PROBLEM TO SOLVE:
Transcribe all records, preserving every character.

SUPPLIED MATERIAL:
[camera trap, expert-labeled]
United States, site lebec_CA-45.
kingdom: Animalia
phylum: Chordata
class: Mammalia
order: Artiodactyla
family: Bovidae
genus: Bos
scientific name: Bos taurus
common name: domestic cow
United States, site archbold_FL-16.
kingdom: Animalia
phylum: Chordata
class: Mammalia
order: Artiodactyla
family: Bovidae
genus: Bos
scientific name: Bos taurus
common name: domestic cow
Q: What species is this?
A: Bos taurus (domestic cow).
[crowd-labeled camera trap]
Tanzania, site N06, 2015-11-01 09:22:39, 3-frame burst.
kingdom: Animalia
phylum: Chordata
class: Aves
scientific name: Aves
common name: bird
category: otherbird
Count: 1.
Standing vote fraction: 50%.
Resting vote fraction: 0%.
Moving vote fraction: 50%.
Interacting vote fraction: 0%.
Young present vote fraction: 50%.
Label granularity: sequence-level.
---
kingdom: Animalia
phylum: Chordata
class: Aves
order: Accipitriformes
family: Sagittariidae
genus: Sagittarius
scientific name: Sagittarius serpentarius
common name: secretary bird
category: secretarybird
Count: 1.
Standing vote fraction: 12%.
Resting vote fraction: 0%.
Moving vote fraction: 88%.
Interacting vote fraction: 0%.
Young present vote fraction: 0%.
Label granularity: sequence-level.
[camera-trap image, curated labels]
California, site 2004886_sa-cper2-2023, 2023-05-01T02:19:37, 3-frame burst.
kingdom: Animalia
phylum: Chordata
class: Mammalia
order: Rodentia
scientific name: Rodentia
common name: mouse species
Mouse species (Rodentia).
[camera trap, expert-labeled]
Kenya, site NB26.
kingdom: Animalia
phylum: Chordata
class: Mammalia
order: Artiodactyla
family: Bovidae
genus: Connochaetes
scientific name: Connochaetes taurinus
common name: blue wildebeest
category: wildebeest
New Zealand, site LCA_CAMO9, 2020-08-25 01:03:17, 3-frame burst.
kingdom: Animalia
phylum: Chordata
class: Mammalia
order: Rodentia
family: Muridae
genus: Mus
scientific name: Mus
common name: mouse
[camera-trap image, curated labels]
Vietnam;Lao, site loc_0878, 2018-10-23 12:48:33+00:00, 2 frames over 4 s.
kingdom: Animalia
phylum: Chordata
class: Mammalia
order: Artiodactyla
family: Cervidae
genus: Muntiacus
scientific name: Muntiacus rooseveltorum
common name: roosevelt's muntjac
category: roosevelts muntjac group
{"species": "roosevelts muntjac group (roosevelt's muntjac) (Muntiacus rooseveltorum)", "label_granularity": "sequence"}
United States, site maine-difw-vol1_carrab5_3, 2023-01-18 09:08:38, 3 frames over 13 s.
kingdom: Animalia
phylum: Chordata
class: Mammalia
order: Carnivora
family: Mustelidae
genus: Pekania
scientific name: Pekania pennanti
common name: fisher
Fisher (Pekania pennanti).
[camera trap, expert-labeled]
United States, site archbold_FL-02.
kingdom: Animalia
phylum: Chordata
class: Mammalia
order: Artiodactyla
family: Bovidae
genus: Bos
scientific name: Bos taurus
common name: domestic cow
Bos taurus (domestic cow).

REPLY:
[camera trap, expert-labeled]
United States, site lebec_CA-45.
kingdom: Animalia
phylum: Chordata
class: Mammalia
order: Artiodactyla
family: Bovidae
genus: Bos
scientific name: Bos taurus
common name: domestic cow
United States, site archbold_FL-16.
kingdom: Animalia
phylum: Chordata
class: Mammalia
order: Artiodactyla
family: Bovidae
genus: Bos
scientific name: Bos taurus
common name: domestic cow
Q: What species is this?
A: Bos taurus (domestic cow).
[crowd-labeled camera trap]
Tanzania, site N06, 2015-11-01 09:22:39, 3-frame burst.
kingdom: Animalia
phylum: Chordata
class: Aves
scientific name: Aves
common name: bird
category: otherbird
Count: 1.
Standing vote fraction: 50%.
Resting vote fraction: 0%.
Moving vote fraction: 50%.
Interacting vote fraction: 0%.
Young present vote fraction: 50%.
Label granularity: sequence-level.
---
kingdom: Animalia
phylum: Chordata
class: Aves
order: Accipitriformes
family: Sagittariidae
genus: Sagittarius
scientific name: Sagittarius serpentarius
common name: secretary bird
category: secretarybird
Count: 1.
Standing vote fraction: 12%.
Resting vote fraction: 0%.
Moving vote fraction: 88%.
Interacting vote fraction: 0%.
Young present vote fraction: 0%.
Label granularity: sequence-level.
[camera-trap image, curated labels]
California, site 2004886_sa-cper2-2023, 2023-05-01T02:19:37, 3-frame burst.
kingdom: Animalia
phylum: Chordata
class: Mammalia
order: Rodentia
scientific name: Rodentia
common name: mouse species
Mouse species (Rodentia).
[camera trap, expert-labeled]
Kenya, site NB26.
kingdom: Animalia
phylum: Chordata
class: Mammalia
order: Artiodactyla
family: Bovidae
genus: Connochaetes
scientific name: Connochaetes taurinus
common name: blue wildebeest
category: wildebeest
New Zealand, site LCA_CAMO9, 2020-08-25 01:03:17, 3-frame burst.
kingdom: Animalia
phylum: Chordata
class: Mammalia
order: Rodentia
family: Muridae
genus: Mus
scientific name: Mus
common name: mouse
[camera-trap image, curated labels]
Vietnam;Lao, site loc_0878, 2018-10-23 12:48:33+00:00, 2 frames over 4 s.
kingdom: Animalia
phylum: Chordata
class: Mammalia
order: Artiodactyla
family: Cervidae
genus: Muntiacus
scientific name: Muntiacus rooseveltorum
common name: roosevelt's muntjac
category: roosevelts muntjac group
{"species": "roosevelts muntjac group (roosevelt's muntjac) (Muntiacus rooseveltorum)", "label_granularity": "sequence"}
United States, site maine-difw-vol1_carrab5_3, 2023-01-18 09:08:38, 3 frames over 13 s.
kingdom: Animalia
phylum: Chordata
class: Mammalia
order: Carnivora
family: Mustelidae
genus: Pekania
scientific name: Pekania pennanti
common name: fisher
Fisher (Pekania pennanti).
[camera trap, expert-labeled]
United States, site archbold_FL-02.
kingdom: Animalia
phylum: Chordata
class: Mammalia
order: Artiodactyla
family: Bovidae
genus: Bos
scientific name: Bos taurus
common name: domestic cow
Bos taurus (domestic cow).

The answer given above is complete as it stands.